#### PROMPT
Quote word for word the stretch of lines from the one containing "Is pedestrian at" through the final line below.

[start]

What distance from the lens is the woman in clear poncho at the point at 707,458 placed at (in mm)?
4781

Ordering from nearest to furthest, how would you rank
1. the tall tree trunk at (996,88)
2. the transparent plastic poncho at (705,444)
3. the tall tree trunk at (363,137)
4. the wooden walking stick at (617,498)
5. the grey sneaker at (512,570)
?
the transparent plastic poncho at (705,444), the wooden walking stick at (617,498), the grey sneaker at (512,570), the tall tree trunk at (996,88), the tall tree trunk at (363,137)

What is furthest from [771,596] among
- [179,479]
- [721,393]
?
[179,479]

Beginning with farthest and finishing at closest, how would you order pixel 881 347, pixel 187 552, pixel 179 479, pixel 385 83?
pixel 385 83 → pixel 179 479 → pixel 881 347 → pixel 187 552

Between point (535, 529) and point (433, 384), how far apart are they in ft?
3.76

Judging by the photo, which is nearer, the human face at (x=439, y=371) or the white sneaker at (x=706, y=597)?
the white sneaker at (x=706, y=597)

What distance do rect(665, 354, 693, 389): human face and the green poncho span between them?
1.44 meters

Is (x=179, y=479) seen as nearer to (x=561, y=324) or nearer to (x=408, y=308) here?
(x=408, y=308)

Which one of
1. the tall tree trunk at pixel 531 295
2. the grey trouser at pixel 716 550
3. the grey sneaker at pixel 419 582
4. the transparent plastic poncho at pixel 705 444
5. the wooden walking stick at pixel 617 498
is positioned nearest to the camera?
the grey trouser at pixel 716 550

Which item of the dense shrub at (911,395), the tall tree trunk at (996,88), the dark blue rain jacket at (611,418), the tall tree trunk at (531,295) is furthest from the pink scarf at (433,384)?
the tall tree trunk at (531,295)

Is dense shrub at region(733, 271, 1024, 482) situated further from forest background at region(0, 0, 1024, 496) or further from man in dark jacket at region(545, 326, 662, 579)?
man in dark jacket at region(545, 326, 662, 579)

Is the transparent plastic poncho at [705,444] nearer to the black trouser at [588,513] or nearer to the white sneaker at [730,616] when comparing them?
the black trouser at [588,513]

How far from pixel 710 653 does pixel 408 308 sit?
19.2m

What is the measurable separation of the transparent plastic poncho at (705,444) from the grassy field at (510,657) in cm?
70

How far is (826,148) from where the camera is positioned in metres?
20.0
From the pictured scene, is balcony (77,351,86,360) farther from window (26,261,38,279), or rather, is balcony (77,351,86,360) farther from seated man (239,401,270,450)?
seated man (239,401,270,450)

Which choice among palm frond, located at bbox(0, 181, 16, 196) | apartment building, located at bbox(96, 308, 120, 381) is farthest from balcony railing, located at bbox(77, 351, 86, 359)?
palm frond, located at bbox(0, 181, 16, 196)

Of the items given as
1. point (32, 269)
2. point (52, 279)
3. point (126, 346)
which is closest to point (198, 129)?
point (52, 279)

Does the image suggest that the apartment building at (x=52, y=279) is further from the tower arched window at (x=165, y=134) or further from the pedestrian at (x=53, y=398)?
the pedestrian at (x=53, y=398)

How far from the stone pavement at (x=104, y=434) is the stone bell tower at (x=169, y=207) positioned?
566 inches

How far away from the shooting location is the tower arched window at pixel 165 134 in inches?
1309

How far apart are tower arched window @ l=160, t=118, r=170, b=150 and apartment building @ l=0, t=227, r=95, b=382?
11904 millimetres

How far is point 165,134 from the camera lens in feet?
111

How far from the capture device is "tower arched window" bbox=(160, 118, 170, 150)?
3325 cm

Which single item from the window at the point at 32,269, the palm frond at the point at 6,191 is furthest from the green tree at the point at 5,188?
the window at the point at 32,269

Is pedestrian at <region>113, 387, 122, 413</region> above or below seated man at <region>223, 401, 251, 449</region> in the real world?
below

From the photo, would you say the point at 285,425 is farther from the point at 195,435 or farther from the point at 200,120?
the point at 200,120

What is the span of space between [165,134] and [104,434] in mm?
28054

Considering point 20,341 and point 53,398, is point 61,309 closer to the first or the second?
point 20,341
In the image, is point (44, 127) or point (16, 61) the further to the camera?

[end]

#### FINISHED ANSWER
Is pedestrian at <region>113, 387, 122, 413</region> above or below seated man at <region>223, 401, 251, 449</region> in the real world?
below

From the photo, would you say the point at 285,425 is farther from the point at 195,435 or farther from the point at 200,120?
the point at 200,120

What is the span of space between [165,134] and [104,434] in mm?
28054

Considering point 20,341 and point 53,398, is point 61,309 closer to the first or the second?
point 20,341
In the image, is point (44, 127) or point (16, 61) the further to the camera?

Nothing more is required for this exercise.